Spokespersons for both the ACLU and Americans United for the Separation of Church and State said they were appalled by the theft and the matter would have been better handled in court.
"As things develop, we'll decide how to proceed," said Terri Baur with the ACLU. She declined to respond to Queen's vow.
Jeremy Leaming with Americans United declined to comment about the future of the suit.
Richard Yurko, the school board's lawyer, said, "I wish I knew what to say."
He added he would need to confer with co-counsel as to how the theft affects the lawsuit.
Superintendent Friebel said the school board's lawyers would address Queen's comments at the meeting today.
"This whole thing certainly complicates the position of the board," Friebel said. "It's going to make it very interesting."
Friebel said he got a call from the school's principal, Lindy Bennett, just after 8 a.m. Thursday saying the school was broken into and the portrait was stolen.

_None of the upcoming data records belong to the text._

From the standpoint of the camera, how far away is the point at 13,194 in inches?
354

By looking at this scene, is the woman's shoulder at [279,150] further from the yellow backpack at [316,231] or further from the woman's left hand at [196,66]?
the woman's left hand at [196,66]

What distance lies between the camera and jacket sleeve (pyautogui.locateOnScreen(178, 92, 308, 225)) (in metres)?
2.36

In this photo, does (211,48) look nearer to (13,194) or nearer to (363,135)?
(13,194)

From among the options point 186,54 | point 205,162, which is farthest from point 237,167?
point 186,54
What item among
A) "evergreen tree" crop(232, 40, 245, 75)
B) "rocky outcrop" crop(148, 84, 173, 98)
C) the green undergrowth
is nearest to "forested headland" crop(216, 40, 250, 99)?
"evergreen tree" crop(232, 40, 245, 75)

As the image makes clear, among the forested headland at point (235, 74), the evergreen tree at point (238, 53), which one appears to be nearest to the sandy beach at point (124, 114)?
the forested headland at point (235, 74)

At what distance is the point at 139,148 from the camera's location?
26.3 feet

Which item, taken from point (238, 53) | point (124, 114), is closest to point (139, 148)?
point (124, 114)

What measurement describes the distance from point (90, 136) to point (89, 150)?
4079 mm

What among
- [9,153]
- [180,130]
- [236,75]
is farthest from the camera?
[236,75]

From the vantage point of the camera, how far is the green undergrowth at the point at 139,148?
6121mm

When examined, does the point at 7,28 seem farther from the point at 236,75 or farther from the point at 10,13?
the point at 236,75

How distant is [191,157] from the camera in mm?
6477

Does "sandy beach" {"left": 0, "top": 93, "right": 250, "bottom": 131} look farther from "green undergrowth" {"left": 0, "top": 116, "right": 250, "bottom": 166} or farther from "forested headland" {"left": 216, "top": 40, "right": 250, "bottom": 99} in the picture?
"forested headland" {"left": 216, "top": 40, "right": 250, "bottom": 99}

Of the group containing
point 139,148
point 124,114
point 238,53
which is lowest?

Bennett refused to comment, citing the pending litigation.
Local authorities in a press conference Thursday afternoon described the suspect as being a white male about 5-foot 7-inches tall with brown hair and weighing between 220 and 250 pounds. Bridgeport Police Detective Mike Lemley said the intruder was in the school for only five minutes, the Associated Press reported.
"The subject obviously knew the video camera system, where they were located, because he would cover his face in that area and stay away from the area as much as possible," the AP quoted Lemley as saying.
Friebel said the suspect fled through an emergency exit that didn't require a key.
The theft is the strangest twist in the saga since an FBI lawyer from Clarksburg, Harold Sklar, resumed his effort to have the portrait taken down earlier this year after school administrators for years failed to act on his request.
Sklar is named as the plaintiff in the suit, as is former teacher Jacqueline McKenzie.
Yurko in a Washington Times report said a legal group predicted the board had about a 1 percent chance of winning the case.
A federal judge in Michigan has already ruled in favor of plaintiffs when they sued a school system in a nearly identical situation.
"If the court follows that ruling, we will probably lose," Yurko told the newspaper.